Abstract

Simultaneous administration of sodium nitrite (NaNO2) and ascorbic acid (AsA) induces weak oxidative DNA damage in forestomach epithelium and enhances forestomach carcinogenesis in F344 rats. To investigate the mutagenicity of the combination of NaNO2 and AsA, we conducted reverse mutation assays in E. coli WP2uvrA/pKM101 and cytogenetic assays in cultured Chinese hamster lung CHL/IU cells without a metabolic activation system. When WP2uvrA/pKM101 was preincubated with a combination of 78.1-5000 μg/plate NaNO2 and 5 mg/plate AsA in standard buffer (pH 7.4), the number of revertants slightly increased compared to treatment with NaNO2 alone. Performing the same experiment using pH 6.0 buffer, in which the buffer decreased to about pH 4.9 due to the acidity of AsA, demonstrated that the number of revertants markedly increased.

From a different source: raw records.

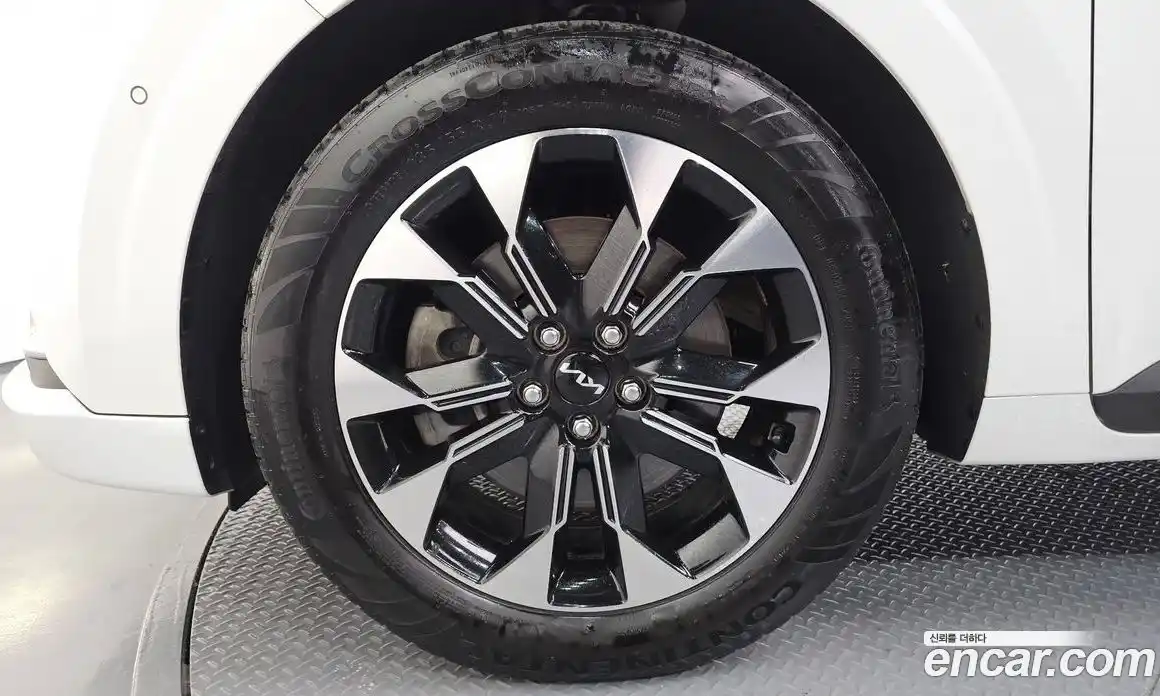 Kia Canival 2023 3.5 Автомат в Москве № 53128, фото 3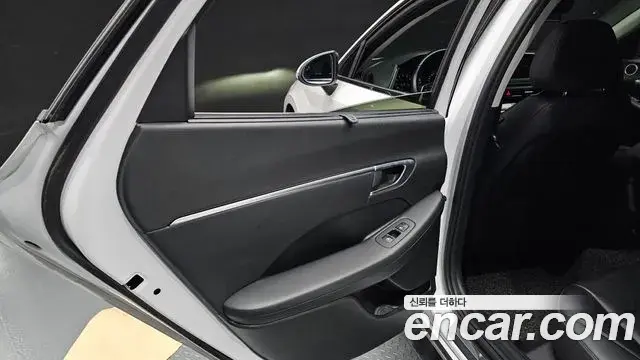 Hyundai Sonata Hybrid 2019 — Photo 25/31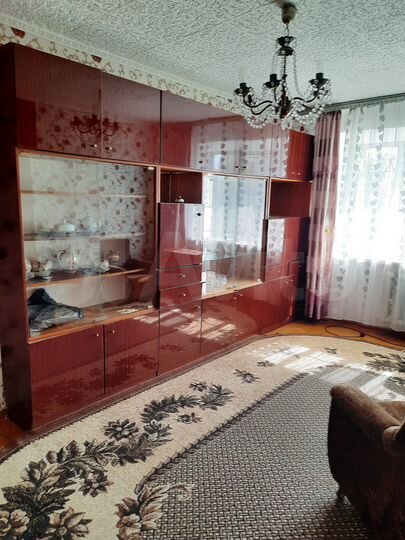 3-к. квартира, 54 м², 1/4 эт.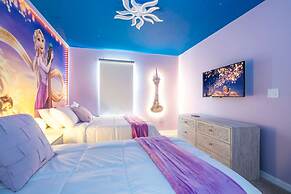 3961 Luxury 7BD Home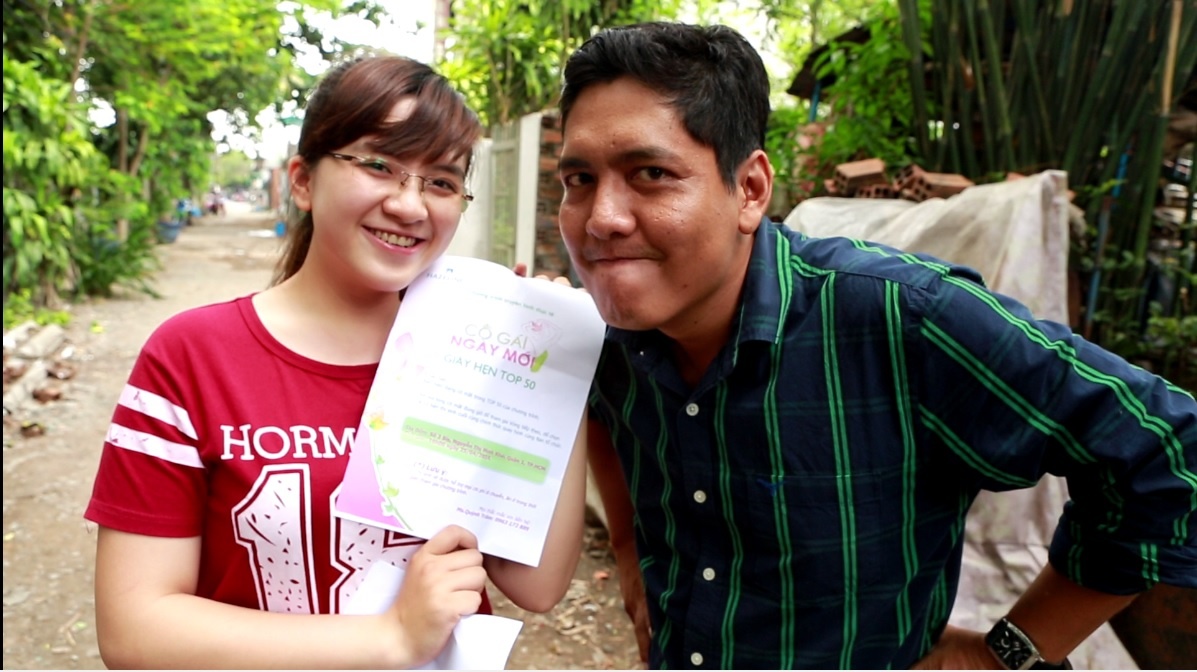 Ngọc Huyền hạnh phúc nhận tấm vé tham dự chương trình Cô gái ngày mới của Hazeline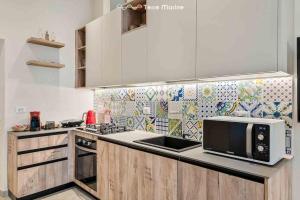 una cucina con forno a microonde su un piano di lavoro di La Frida, Terre Marine a Lerici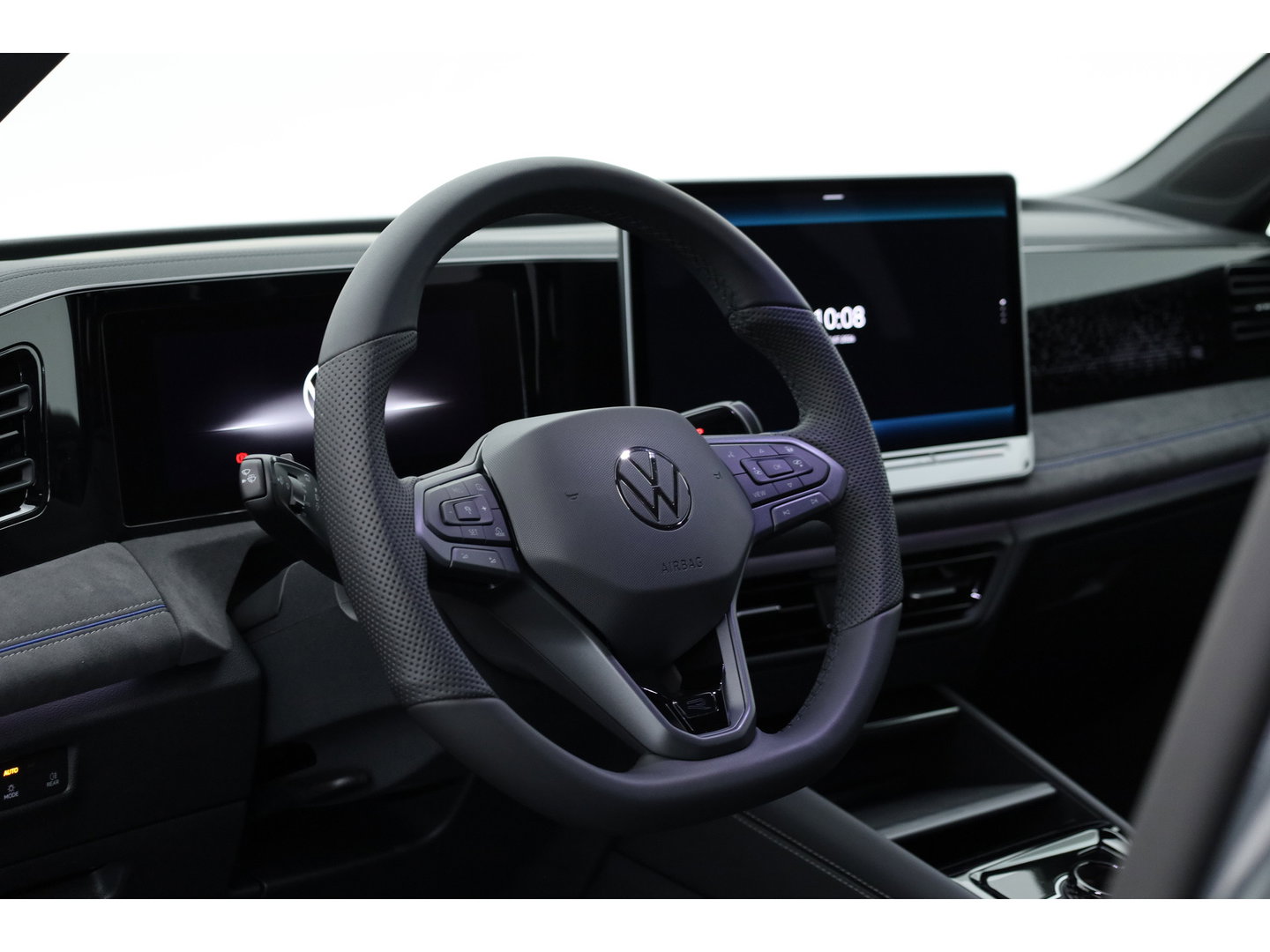 Volkswagen Tiguan 1.5 eHybrid R-Line Edition 272pk | HUD | 360cam | Massage | IQ. Light | Stoel- Stuurverw. | Adapt. Cruise | Apple CarPlay |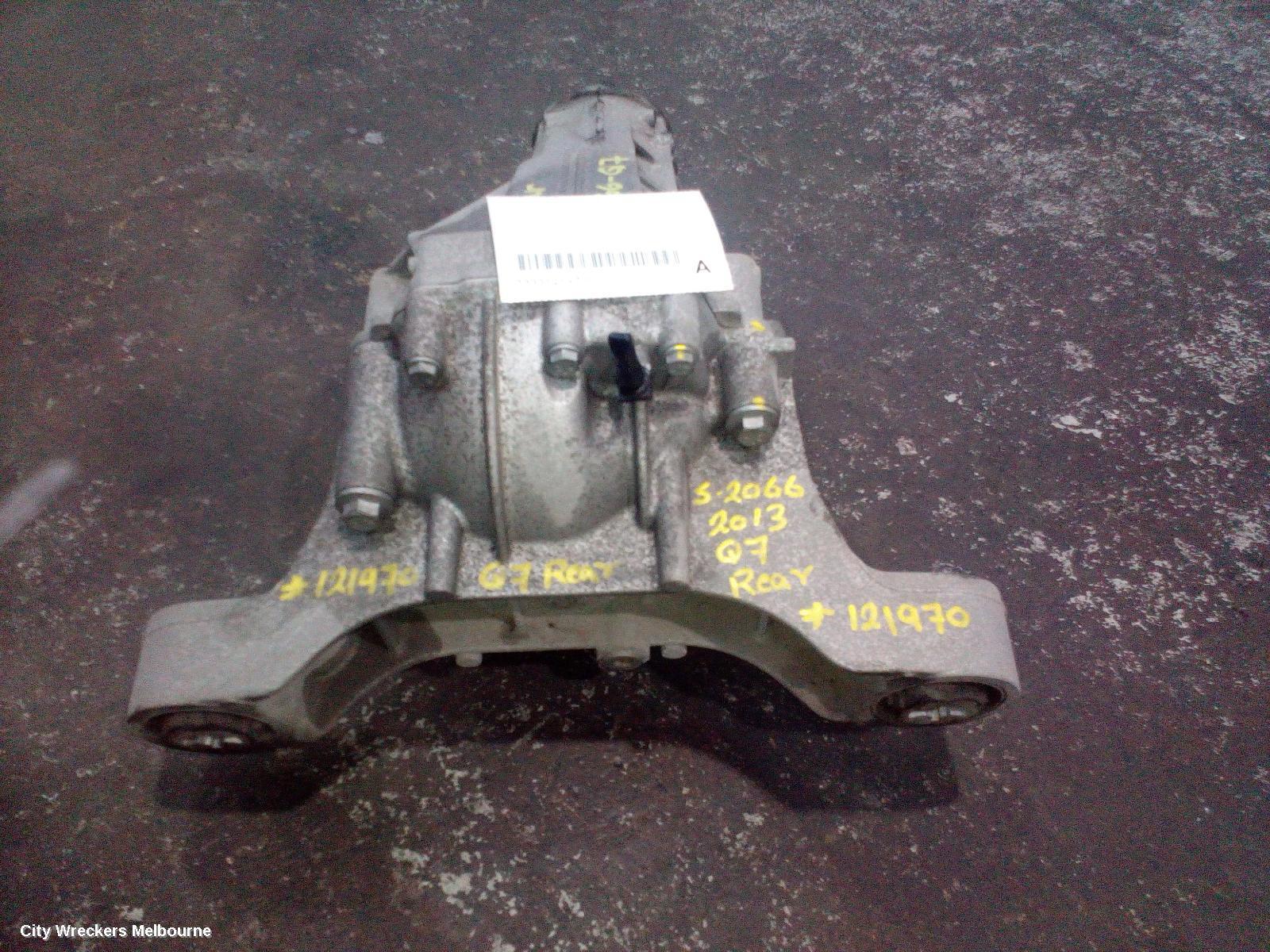 AUDI Q7 2013 Differential Centre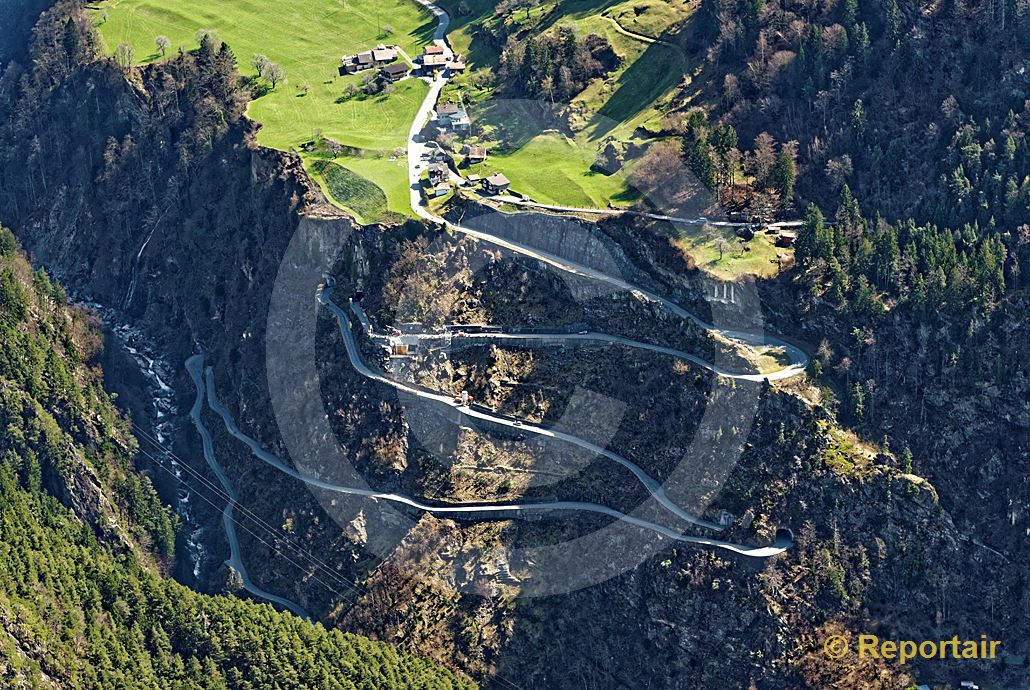 Foto: Strassenbau im Gebirge. Immer wieder wird die Strasse zwischen Amsteg und Bristen UR verschüttet. (Luftaufnahme von Niklaus Wächter)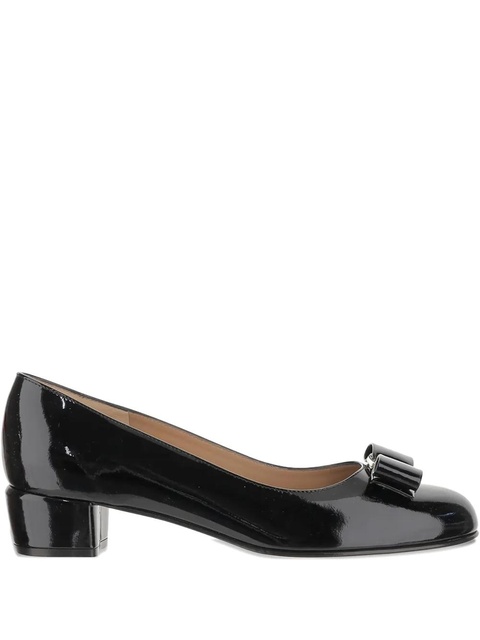 Ferragamo 30mm Vara patent-leather pumps - Black - zdjęcie produktu nr 1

Additional experiments showed that the mutagenicity of NaNO2 itself markedly increased at pH 5.0-5.5. These results suggest that the enhancement of the mutagenic activity of NaNO2 in pH 6.0 buffer is likely due to a pH-lowering effect of AsA. In the cytogenetic assays, no substantial increase in chromosomally aberrant cells was observed in cultures treated with NaNO2 or AsA alone for 3 h, but combined treatment with 5 mg/mL NaNO2 and 1.5-2.5 mg/mL AsA significantly increased chromosome aberrations. We concluded that simultaneous treatment with NaNO2 and AsA at high doses induced mutagenic or clastogenic damage to bacterial and mammalian cells and that such genotoxic damage probably contributed to forestomach carcinogenesis in rats treated with combined NaNO2 and AsA.